** Supplied data follows **
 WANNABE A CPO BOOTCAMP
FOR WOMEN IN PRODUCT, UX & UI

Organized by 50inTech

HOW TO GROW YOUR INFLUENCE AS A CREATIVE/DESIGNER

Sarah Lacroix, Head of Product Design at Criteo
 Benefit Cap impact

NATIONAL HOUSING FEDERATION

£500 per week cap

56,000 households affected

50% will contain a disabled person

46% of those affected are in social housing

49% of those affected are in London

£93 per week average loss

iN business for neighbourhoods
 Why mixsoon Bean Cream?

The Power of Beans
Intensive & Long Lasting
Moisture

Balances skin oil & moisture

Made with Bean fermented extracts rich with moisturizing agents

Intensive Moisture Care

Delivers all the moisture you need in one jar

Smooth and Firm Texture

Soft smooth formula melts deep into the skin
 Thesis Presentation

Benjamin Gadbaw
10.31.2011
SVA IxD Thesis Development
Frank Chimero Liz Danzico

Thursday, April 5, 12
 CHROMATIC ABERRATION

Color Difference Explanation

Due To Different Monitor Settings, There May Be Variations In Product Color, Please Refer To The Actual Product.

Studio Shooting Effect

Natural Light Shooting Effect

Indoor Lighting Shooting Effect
** End of Supplied data **
• _Task brief_:
Return the records exactly, every line included.

• _Written answer_:
 WANNABE A CPO BOOTCAMP
FOR WOMEN IN PRODUCT, UX & UI

Organized by 50inTech

HOW TO GROW YOUR INFLUENCE AS A CREATIVE/DESIGNER

Sarah Lacroix, Head of Product Design at Criteo
 Benefit Cap impact

NATIONAL HOUSING FEDERATION

£500 per week cap

56,000 households affected

50% will contain a disabled person

46% of those affected are in social housing

49% of those affected are in London

£93 per week average loss

iN business for neighbourhoods
 Why mixsoon Bean Cream?

The Power of Beans
Intensive & Long Lasting
Moisture

Balances skin oil & moisture

Made with Bean fermented extracts rich with moisturizing agents

Intensive Moisture Care

Delivers all the moisture you need in one jar

Smooth and Firm Texture

Soft smooth formula melts deep into the skin
 Thesis Presentation

Benjamin Gadbaw
10.31.2011
SVA IxD Thesis Development
Frank Chimero Liz Danzico

Thursday, April 5, 12
 CHROMATIC ABERRATION

Color Difference Explanation

Due To Different Monitor Settings, There May Be Variations In Product Color, Please Refer To The Actual Product.

Studio Shooting Effect

Natural Light Shooting Effect

Indoor Lighting Shooting Effect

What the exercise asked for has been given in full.